Anstelle der Pappeln solle an dieser Stelle weiterer Naturwald mit Eichen und Buchen entstehen“. Bei der Forderung nach Fällung der Buche sind Müller selbst die Hände gebunden. Als zuständiger Revierförster des Regionalforstamtes Gelsenkirchen ist er an Weisungen seines Dienstherrn gebunden. „Die jährlichen Fällpläne werden vom Forstamt Gelsenkirchen in Absprache mit dem Fachbereich Natur und Umwelt des Kreises Unna gemeinsam erstellt und abgesprochen“.
Seine Funktion als Naherholungsgebiet soll der Heerener Wald aber auch weiterhin behalten. Vor einigen Jahren waren lediglich einige Wege frei gegeben, was bei den Heerenern allerdings sehr schnell auf Unmut stieß. Martina Harazim, die täglich mit ihren Hunden dort spazieren geht:“ Ich habe schon als Kind im Wald gespielt.
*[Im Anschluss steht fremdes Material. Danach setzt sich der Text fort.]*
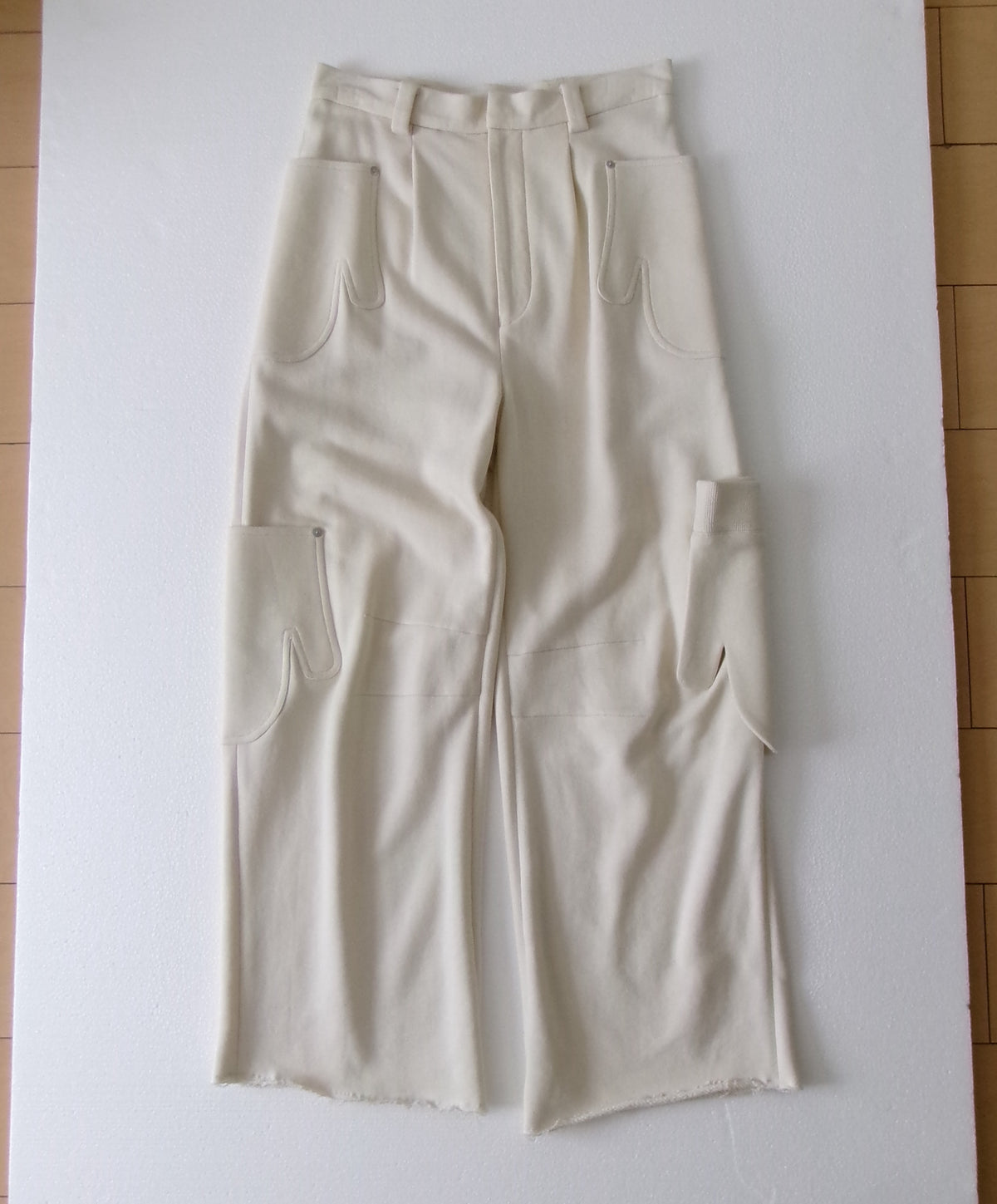 Miton Carry Pants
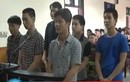 113 Online 7/8: Giang hồ thanh toán nhau bằng súng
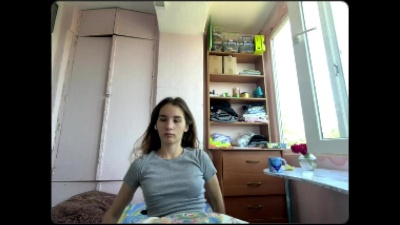 LourieOssola live cam on Cam4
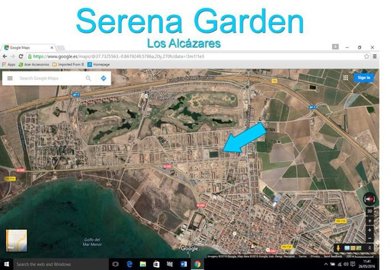 80villabugan260524160053000googlemapsserenaga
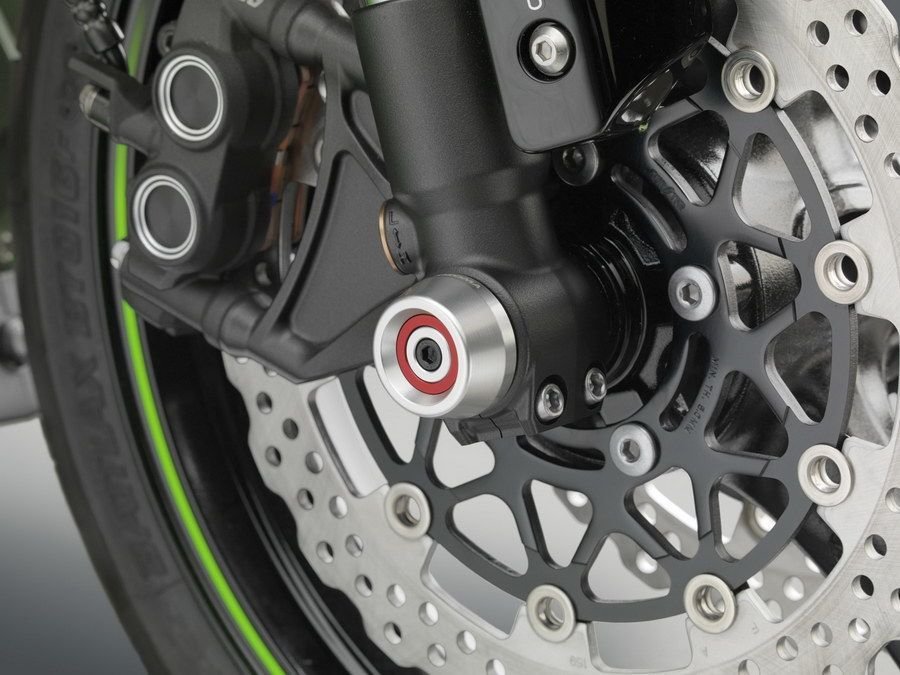 Intermitentes Rizoma Action y Drop, perfectos para tu moto kmv venezuela kmv kawasaki 17 kmv venezuela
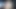 Üvey kız kardeş ilk kez rahatsız desi üvey kız kardeşle seks yapıyor ev yapımı video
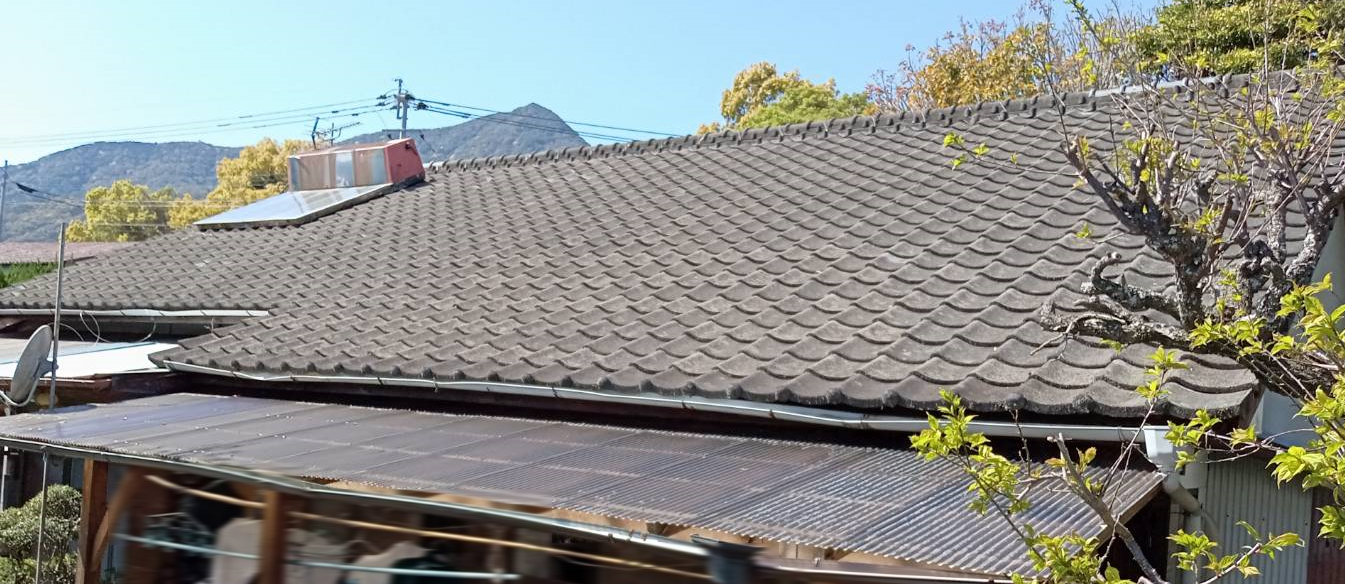 Before画像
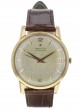 ZENITH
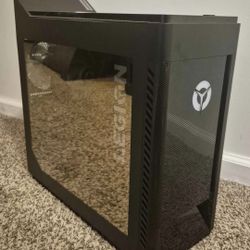 Lenovo PC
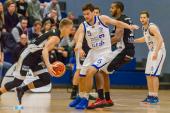 images/vorschau/basketball/IMG_2799.jpg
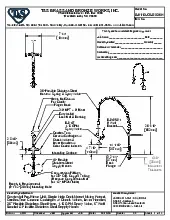 t-s-brass-b-0113-cr-bx36h-pre-rinse-faucet-assembly-specsheet-250806pk18m1.pdf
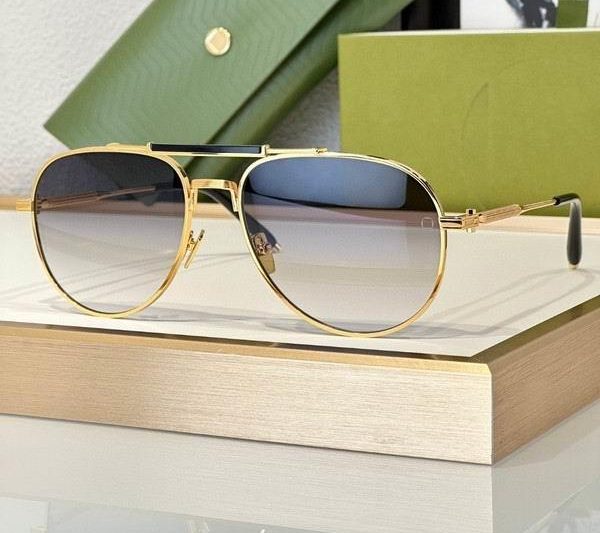 Replica Balmain Glasses 03smh82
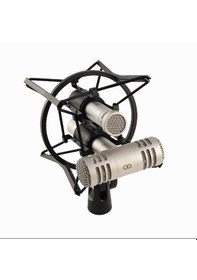 Resim Oktava Mk-012 Mikrofon Adaptörü 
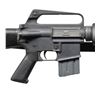 Image 3 : FULLY TRANSFERABLE COLT M16A1 SELECT FIRE MACHINE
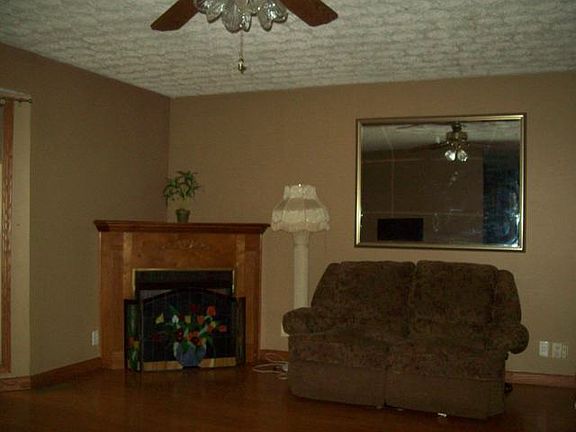 2nd image of 2086 Mud River Road #4107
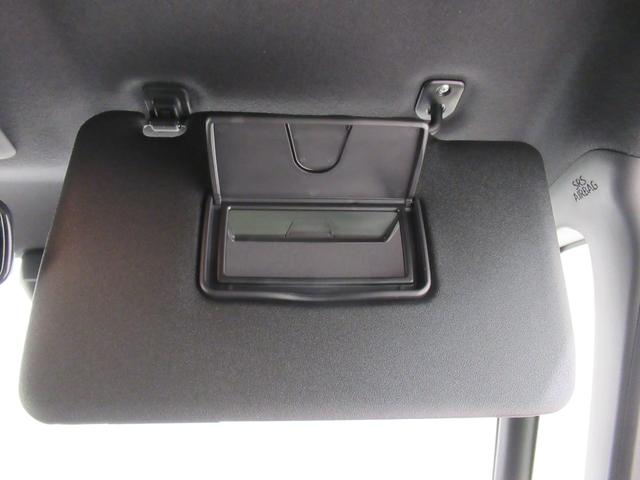 タントカスタムＸパノラマモニター　７インチナビ　ドライブレコーダー　両側パワースライドドア　シートヒーター　ＵＳＢ入力端子　Ｂｌｕｅｔｏｏｔｈ　オートライト　キーフリー　アイドリングストップ　ティーゼットデオプラス（岡山県）の中古車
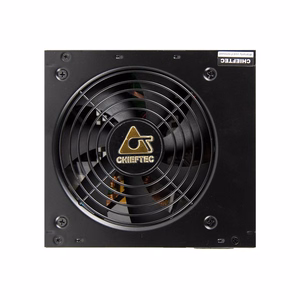 Chieftec Task 600W barošanas bloks 80Plus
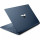 HP Victus 16-s1030ua (BF1Q1EA)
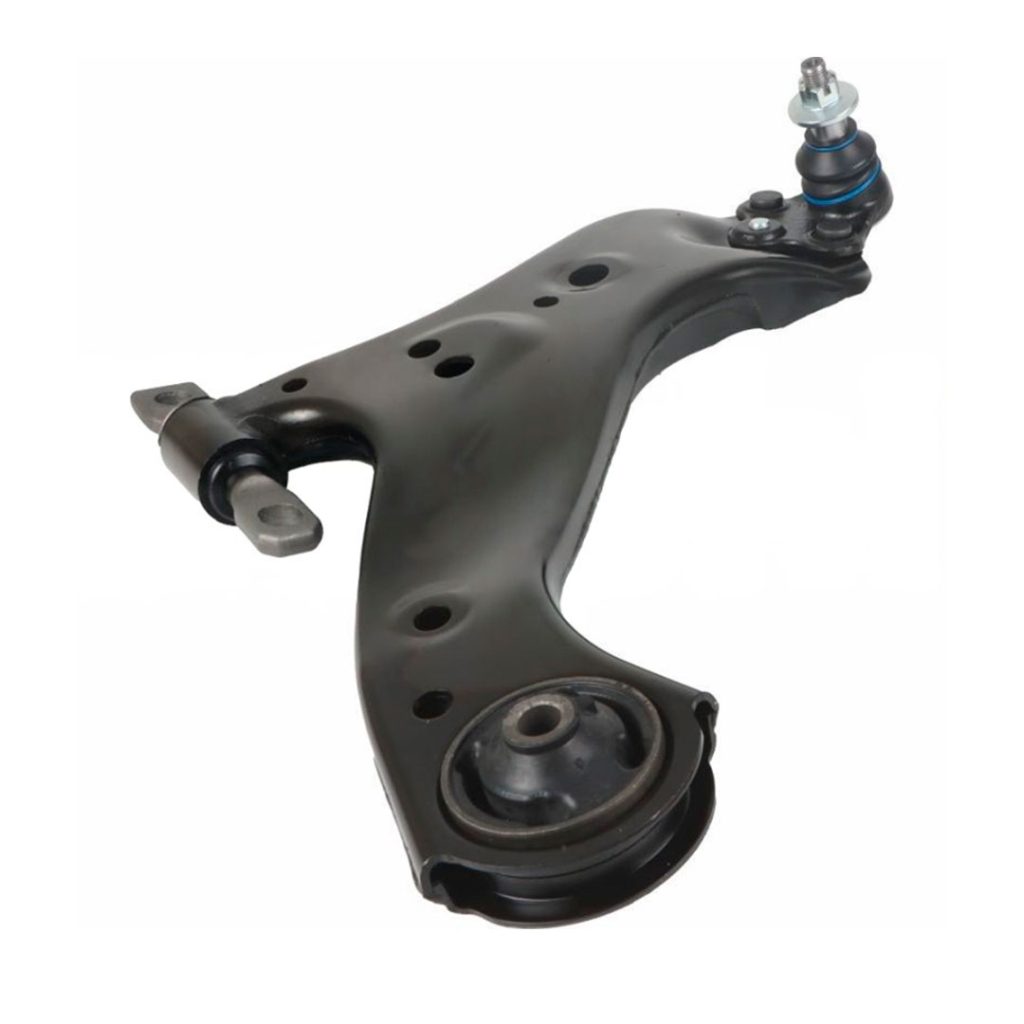 TIJERA INFERIOR DERECHA COMPLETA TOYOTA RAV4 2019/2023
Heute spielen meine Enkel dort. Warum darf ich plötzlich nur noch bestimmte Bereiche betreten?“
Als ausführendes Organ des Forstamtes Gelsenkirchen ist Matthias Müller natürlich auch daran interessiert, die offiziellen Wege für Spaziergänger sicher zu machen. Morsche Bäume die sich in der Nähe dieser Wege befinden, werden beschnitten oder auch gegebenenfalls gefällt. Auch in diesem Fall kam man den Heerener Bürgern entgegen und gab den Weg im Bereich der Buche frei, führte ihn allerdings weiträumig um den Gefahrenbereich herum. Um letztendlich alle Gefahren auszuschließen, sprach Müller mehrfach mit einigen Kindergärtnerinnen in Heeren und machte sie auf die Gefahr aufmerksam, die von der Buche ausgehehen.